* **Data records**

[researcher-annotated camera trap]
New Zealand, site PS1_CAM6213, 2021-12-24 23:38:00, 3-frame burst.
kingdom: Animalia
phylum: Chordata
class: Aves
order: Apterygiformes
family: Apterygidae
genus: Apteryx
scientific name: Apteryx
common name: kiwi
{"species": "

* **Work task**
Nothing but the lines from the one containing "phylum: Chordata" to the last line of the listing above belongs in the answer; restate each word for word.

* **Answer below**
phylum: Chordata
class: Aves
order: Apterygiformes
family: Apterygidae
genus: Apteryx
scientific name: Apteryx
common name: kiwi
{"species": "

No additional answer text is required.